* start Excerpted passage *
Lanton Productions Pty Ltd v Edward Rushton Pty Ltd
[1996] FCA 842
•13 Sep 1996
FEDERAL COURT OF AUSTRALIA No. QG 160 of 1992
QUEENSLAND DISTRICT REGISTRY
GENERAL DIVISION
BETWEEN:LANTON PRODUCTIONS PTY LTD
Applicant
AND:EDWARD RUSHTON PTY LTD
First Respondent
AND:ELECTRONIC LEARNING SYSTEMS PTY LTD
Second Respondent
AND:GRAEME CHARLES PITTS
Third Respondent
AND:MOORGATE FINANCE PTY LTD
Fourth Respondent
AND:FRANK EDGE
Fifth Respondent
AND:FRANK EDGE
First Cross-Claimant
AND:MOORGATE FINANCE PTY LTD
First Respondent to the Cross-Claim
AND:EDWARD RUSHTON PTY LTD
Second Cross-Claimant
AND:MOORGATE FINANCE PTY LTD
First Respondent to the Second Cross-Claim
AND:FRANK EDGE
Second Respondent to the Second Cross-Claim
AND:EDWARD RUSHTON PTY LTD
Third Cross-Claimant
AND:ELECTRONIC LEARNING SYSTEMS
INTERNATIONAL PTY LTD
First Respondent to the Third Cross-Claim
AND:GRAEME CHARLES PITTS
Second Respondent to the Third Cross-Claim
AND:ELECTRONIC LEARNING SYSTEMS
INTERNATIONAL PTY LTD
Fourth Cross-Claimant
AND:EDWARD RUSHTON PTY LTD
First Respondent to the Fourth Cross-Claim
AND:GRAEME CHARLES PITTS
Fifth Cross-Claimant
AND:EDWARD RUSHTON PTY LTD
First Respondent to the Fifth Cross-Claim
AND:ELECTRONIC LEARNING SYSTEMS
INTERNATIONAL PTY LTD
Sixth Cross-Claimant
AND:LANTON PRODUCTIONS PTY LTD
First Respondent to the Sixth Cross-Claim
MINUTES OF ORDERS
JUDGE MAKING ORDER: Drummond J
DATE OF ORDER: 13 September 1996
WHERE MADE: Brisbane
THE COURT ORDERS THAT:
1. The fifth respondent’s motion is dismissed.
2. The fifth respondent pay AGC’s costs of and incidental to the security application to be taxed on an indemnity basis and grants AGC leave to tax its costs forthwith.
3. The fifth respondent pay the applicant’s costs of and incidental to the security application to be taxed on an indemnity basis.
NOTE:Settlement and entry of orders is dealt with in Order 36 of the Federal Court Rules.
* end Excerpted passage *
* start Extracted records *
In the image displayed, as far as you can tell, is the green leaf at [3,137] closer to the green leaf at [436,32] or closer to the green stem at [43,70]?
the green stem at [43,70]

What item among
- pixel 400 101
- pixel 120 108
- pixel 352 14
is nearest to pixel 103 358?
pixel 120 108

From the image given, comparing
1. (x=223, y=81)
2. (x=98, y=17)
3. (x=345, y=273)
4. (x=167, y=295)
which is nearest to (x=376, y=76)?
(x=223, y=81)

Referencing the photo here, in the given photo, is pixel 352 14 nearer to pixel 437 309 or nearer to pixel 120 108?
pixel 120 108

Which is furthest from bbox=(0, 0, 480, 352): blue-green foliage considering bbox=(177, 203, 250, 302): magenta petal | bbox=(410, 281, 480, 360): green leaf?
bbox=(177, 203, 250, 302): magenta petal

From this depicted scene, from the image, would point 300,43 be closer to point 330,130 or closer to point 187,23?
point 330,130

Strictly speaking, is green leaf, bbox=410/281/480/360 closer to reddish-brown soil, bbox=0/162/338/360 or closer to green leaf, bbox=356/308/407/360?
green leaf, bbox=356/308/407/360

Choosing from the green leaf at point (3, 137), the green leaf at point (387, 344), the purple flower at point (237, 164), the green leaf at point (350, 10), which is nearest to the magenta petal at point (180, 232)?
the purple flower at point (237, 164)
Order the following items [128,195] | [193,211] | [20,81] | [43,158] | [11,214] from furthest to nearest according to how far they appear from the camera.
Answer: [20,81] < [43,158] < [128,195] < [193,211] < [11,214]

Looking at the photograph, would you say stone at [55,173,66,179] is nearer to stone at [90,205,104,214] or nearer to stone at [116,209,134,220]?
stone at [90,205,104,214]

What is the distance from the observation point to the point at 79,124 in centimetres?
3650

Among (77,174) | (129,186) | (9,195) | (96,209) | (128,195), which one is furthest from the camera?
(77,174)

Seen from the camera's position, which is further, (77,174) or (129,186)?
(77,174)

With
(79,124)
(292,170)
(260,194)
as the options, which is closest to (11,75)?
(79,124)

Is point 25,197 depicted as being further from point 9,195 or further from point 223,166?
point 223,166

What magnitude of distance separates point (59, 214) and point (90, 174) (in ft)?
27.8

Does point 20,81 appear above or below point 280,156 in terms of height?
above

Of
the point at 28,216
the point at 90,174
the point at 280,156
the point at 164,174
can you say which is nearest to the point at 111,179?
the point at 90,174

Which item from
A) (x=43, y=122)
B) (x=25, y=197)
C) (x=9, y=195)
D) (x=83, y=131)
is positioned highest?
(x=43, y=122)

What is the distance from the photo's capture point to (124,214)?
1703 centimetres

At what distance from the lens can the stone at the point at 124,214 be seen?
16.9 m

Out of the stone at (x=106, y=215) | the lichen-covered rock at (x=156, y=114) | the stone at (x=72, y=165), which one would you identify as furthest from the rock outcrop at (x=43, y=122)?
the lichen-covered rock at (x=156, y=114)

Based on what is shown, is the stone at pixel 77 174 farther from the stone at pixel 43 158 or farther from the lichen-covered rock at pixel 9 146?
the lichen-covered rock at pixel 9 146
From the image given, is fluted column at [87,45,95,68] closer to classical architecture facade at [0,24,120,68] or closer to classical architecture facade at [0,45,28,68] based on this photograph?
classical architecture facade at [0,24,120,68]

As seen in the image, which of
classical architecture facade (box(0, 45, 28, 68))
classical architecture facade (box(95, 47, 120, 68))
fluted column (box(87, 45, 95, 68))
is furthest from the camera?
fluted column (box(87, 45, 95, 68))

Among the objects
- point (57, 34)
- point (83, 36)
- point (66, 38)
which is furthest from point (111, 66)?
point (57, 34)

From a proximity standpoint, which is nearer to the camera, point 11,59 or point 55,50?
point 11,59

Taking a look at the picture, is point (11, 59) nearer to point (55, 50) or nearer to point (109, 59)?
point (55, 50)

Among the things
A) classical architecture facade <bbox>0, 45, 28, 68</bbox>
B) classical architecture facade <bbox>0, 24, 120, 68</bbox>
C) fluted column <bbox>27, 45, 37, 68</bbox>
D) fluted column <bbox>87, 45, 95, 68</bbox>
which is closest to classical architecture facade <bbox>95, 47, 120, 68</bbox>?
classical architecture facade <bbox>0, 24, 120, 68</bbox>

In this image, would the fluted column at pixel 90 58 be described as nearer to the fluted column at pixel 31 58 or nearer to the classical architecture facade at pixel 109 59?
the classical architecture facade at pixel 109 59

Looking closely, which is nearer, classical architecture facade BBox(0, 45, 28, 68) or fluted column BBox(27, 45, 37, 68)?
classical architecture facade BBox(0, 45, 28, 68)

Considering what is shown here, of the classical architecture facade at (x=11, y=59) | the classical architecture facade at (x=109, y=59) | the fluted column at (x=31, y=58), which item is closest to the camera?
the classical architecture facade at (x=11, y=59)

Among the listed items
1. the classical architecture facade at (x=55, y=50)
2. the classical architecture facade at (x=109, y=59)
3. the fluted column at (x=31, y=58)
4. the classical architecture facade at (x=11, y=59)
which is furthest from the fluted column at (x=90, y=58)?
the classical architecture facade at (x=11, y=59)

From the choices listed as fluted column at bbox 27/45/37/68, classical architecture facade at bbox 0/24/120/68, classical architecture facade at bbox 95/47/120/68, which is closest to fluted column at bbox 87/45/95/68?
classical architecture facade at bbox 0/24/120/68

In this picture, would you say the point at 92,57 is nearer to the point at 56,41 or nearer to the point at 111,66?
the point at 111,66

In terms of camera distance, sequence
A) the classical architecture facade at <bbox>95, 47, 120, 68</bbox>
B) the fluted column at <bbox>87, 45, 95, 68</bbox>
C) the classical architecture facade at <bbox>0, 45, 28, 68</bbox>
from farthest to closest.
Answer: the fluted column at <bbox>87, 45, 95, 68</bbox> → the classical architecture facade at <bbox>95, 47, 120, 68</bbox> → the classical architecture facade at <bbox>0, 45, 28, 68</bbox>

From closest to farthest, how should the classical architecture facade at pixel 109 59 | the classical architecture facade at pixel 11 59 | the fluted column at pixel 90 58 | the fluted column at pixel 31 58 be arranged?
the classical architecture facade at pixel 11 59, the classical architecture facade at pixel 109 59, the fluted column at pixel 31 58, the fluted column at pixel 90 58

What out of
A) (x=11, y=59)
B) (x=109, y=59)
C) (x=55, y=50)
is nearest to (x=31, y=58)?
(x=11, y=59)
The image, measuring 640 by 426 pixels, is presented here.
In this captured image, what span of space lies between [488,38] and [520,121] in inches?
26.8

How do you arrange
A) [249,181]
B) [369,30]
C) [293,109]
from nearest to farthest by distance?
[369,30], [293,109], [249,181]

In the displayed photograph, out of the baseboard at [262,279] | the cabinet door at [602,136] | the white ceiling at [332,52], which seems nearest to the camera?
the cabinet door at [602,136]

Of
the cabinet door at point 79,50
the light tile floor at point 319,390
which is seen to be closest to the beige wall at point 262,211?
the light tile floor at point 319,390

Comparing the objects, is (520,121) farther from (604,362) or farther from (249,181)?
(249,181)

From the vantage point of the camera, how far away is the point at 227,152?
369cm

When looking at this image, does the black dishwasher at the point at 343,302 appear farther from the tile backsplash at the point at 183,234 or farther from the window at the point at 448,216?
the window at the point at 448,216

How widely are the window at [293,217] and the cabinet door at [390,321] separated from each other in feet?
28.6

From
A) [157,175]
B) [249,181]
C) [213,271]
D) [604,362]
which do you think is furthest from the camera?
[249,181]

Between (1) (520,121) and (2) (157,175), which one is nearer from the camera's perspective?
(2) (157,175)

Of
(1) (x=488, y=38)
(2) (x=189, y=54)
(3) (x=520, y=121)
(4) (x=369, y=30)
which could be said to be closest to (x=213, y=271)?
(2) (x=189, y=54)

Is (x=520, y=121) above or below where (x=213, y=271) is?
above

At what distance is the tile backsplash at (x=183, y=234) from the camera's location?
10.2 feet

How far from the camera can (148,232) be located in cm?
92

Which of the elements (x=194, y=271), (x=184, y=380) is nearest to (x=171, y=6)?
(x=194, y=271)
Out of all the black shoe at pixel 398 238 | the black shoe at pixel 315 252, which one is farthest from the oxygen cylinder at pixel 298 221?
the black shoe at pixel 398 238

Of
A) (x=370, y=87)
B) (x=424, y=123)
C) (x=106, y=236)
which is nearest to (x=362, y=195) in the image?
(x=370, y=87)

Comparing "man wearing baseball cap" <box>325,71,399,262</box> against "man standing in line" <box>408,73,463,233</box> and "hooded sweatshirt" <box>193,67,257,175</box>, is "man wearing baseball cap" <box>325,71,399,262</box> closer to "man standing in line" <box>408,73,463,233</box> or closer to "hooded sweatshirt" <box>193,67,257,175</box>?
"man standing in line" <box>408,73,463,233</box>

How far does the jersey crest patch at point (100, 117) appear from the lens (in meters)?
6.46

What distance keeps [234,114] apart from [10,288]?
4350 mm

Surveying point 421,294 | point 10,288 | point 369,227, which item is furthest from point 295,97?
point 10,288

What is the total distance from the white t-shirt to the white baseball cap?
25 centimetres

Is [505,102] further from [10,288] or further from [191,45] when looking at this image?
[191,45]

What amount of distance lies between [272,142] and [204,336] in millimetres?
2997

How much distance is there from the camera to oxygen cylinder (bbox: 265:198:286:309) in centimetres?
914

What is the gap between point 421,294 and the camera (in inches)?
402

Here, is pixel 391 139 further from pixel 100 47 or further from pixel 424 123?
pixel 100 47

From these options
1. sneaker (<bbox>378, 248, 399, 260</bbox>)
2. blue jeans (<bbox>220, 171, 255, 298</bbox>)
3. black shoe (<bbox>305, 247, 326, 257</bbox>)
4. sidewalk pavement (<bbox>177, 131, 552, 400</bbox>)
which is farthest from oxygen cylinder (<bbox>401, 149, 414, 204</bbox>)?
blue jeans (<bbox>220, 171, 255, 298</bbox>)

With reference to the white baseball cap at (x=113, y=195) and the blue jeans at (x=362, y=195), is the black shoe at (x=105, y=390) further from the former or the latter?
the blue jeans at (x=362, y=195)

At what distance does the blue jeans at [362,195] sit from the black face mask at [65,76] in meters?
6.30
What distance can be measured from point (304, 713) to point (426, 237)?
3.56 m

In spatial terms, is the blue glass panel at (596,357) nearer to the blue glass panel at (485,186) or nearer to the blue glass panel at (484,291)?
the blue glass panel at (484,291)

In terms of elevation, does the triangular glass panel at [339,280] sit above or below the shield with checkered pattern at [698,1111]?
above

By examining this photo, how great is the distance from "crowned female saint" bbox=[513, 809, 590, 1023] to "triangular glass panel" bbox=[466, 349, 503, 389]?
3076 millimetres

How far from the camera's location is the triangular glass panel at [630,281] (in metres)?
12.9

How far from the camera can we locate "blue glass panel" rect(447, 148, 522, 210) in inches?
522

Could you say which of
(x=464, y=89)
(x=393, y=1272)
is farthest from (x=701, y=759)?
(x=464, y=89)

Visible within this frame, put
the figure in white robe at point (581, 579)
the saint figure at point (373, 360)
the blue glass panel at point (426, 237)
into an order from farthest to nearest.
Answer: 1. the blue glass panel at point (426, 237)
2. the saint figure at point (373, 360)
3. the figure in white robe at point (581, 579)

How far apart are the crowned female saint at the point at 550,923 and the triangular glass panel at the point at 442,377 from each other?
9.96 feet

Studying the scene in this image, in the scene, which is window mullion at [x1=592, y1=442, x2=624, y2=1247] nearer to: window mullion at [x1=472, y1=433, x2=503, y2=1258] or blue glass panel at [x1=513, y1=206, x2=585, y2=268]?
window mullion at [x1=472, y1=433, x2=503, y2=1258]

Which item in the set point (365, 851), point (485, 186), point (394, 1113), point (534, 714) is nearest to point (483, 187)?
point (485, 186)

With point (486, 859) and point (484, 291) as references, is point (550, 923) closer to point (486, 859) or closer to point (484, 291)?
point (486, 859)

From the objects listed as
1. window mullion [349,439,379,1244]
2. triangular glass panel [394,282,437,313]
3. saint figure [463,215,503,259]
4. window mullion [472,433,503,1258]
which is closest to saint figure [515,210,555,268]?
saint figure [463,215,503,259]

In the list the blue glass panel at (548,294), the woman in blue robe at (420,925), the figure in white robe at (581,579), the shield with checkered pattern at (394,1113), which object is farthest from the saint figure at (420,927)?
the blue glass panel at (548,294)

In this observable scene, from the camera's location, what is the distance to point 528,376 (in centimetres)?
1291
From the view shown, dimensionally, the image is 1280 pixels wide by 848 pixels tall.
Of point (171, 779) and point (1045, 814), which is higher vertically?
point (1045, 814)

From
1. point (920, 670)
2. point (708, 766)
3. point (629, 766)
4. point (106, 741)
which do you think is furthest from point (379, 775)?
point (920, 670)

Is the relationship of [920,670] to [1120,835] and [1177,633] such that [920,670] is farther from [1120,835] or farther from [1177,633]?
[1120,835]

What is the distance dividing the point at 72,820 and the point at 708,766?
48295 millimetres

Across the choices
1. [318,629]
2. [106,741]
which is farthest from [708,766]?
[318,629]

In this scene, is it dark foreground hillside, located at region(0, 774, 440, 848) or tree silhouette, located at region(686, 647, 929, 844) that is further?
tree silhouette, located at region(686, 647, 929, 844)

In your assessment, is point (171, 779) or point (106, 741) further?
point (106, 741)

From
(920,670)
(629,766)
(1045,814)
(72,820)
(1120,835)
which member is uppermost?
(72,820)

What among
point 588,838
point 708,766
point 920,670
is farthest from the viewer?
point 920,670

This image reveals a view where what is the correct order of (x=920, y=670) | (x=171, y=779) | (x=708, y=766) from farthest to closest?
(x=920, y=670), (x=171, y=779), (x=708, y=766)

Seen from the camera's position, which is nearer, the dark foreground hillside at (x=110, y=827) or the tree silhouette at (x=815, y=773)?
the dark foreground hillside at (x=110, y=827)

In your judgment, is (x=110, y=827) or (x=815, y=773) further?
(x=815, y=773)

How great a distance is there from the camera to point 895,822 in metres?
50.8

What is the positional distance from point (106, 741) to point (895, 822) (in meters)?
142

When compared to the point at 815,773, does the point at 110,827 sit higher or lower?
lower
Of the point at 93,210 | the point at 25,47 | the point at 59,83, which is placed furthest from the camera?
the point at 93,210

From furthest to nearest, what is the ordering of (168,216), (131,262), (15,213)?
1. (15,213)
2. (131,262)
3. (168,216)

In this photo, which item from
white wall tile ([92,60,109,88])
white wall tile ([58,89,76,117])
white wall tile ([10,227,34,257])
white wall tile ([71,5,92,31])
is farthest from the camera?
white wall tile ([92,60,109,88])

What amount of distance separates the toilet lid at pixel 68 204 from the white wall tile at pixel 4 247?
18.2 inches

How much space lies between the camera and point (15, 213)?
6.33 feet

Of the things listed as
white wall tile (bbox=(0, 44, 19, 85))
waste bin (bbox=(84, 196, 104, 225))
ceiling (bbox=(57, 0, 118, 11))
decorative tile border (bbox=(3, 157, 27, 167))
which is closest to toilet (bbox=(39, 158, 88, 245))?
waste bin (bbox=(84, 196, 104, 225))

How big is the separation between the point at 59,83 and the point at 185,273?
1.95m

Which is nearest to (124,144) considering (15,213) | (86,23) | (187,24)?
* end Extracted records *
→ **Work to do**
Set down the part of the court order starting with "2. The fifth" and going on through "its costs forthwith.", word for word.

→ **Task result**
2. The fifth respondent pay AGC’s costs of and incidental to the security application to be taxed on an indemnity basis and grants AGC leave to tax its costs forthwith.